Claes Gustafsson: There is no real intention from our side to focus on these subjects that you bring up. But it could be true if you go back to that, there could be some pattern. I think it has to do with the fact that, you know, Alfred Nobel, he wanted a prize that was for the greatest benefit of humankind. So it had to have consequences for humans. And I think that because we're always looking at both brilliant science but also brilliant science with sort of consequences. And maybe that's why you can see that some of the prizes are related to the area which you allude to.

Janet WangThank you so much. I think these findings are really inspiring and marvelous. Thank you.

Göran K. Hansson: Good to hear, good have you with us. More questions? Yes, the gentleman from associated press.

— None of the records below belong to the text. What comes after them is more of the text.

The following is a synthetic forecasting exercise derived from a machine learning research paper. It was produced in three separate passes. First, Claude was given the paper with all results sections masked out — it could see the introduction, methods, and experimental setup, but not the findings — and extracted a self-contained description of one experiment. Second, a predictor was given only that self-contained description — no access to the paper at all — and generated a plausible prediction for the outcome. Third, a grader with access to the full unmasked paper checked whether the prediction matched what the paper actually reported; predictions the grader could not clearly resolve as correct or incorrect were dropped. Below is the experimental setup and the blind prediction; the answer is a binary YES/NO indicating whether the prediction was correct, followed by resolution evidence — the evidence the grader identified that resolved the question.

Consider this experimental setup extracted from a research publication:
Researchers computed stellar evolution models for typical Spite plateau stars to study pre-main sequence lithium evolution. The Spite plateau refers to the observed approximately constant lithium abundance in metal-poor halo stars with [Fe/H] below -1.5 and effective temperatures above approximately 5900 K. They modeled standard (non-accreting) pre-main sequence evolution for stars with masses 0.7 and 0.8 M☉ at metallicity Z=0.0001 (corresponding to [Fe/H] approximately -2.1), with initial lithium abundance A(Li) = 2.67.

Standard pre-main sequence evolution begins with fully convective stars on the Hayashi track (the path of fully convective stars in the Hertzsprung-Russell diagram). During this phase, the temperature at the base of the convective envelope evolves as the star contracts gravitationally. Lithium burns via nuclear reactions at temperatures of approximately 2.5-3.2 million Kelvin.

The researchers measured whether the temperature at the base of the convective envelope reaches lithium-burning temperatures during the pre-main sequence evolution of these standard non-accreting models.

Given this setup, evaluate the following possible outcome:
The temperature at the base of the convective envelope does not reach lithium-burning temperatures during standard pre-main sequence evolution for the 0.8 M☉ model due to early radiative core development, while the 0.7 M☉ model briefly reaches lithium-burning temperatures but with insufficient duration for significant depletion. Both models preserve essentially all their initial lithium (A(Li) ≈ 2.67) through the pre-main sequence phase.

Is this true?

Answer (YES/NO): NO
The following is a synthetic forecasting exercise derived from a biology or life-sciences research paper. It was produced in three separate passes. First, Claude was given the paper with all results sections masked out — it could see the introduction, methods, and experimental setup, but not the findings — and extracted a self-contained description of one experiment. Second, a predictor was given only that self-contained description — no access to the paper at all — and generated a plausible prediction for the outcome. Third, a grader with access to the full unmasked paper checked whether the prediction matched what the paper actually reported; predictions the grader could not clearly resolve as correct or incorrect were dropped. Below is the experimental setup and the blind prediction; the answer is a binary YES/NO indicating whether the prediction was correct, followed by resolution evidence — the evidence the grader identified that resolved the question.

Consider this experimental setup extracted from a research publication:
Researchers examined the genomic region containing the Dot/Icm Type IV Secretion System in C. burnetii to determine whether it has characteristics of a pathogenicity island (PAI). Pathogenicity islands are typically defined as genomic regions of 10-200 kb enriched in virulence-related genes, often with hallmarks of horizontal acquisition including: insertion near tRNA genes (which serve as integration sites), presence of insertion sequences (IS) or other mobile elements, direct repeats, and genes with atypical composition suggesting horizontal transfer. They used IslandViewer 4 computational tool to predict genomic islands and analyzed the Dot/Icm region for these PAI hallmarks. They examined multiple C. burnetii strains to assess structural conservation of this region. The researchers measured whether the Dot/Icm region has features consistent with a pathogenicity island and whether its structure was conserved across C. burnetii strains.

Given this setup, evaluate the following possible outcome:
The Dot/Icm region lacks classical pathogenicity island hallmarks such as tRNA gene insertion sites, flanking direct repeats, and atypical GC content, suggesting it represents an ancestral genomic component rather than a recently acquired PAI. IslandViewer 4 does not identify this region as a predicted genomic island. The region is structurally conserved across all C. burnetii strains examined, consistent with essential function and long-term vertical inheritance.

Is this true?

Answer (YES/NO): NO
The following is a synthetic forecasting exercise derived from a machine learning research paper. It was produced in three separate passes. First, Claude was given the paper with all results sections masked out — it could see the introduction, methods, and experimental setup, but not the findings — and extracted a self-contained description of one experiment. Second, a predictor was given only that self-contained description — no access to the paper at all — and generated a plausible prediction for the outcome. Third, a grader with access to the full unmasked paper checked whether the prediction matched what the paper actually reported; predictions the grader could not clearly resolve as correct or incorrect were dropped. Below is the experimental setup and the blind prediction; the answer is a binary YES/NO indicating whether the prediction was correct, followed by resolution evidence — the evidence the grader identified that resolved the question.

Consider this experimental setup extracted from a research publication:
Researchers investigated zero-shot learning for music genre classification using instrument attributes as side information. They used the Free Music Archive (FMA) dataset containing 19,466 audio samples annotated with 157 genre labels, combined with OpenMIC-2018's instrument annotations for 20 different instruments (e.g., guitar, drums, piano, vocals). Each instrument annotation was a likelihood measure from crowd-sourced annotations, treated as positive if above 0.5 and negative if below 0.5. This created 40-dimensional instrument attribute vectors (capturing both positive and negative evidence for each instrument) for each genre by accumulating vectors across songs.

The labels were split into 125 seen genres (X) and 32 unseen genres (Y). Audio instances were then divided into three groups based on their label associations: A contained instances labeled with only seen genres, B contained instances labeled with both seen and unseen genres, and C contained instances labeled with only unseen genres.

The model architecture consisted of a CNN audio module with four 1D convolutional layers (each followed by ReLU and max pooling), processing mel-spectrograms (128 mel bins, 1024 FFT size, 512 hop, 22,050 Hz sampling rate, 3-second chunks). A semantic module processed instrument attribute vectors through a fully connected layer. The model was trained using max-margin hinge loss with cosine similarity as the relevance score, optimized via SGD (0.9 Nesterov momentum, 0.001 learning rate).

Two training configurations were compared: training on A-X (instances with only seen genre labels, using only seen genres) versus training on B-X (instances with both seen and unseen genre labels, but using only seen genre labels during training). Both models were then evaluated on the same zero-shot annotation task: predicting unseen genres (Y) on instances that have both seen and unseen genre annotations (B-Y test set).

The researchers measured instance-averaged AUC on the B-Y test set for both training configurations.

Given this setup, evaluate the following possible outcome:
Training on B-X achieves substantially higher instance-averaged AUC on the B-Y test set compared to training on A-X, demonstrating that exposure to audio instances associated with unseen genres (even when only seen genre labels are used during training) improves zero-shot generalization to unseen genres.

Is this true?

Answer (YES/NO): NO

Associated Press: Thank you. So I understand that you spoke with the laureates, would you be able to tell us a little bit how they reacted? Have you mentioned speak to all of them and how was their initial reaction when you told them the good news?

Göran K. Hansson: Yes. We spoke to all three of them and they were all very happy and enthusiastic and accelerated. They look forward to coming here in December and they were also happy to share the prize with their colleagues. So it was all positive reactions. We spoke with Gregory Winter first, and then with Francis Arnold, and last with George Smith, and that they were all delighted. Yes, please.

THE JOURNALIST: I wonder if there are any patents in this field that have economic significance for pharmaceuticals or other products.

Göran K. Hansson: Sara? Would you like to answer?

Sara: Yes, Francis Arnold holds a whole range of patents. Enzymes that make bio-fuels, for example. So you can now make fossil free fuels for cars and airplanes based on her technology.

THE JOURNALIST: From what substances?

Sara: From different grown substances which is not taken out of the fossil reserves. So we knew about resources. I think she holds something like ten to fifteen patents. I am not aware the exact number. Gregory Winter also holds patents for some of the antibodies that are derived by the phage displace technology.

Göran K. Hansson: Thank you. More questions? This is your chance. Yes, please.

Green Post: Thank you. I’d like to ask you to use simple words to explain short, how significant their discoveries are.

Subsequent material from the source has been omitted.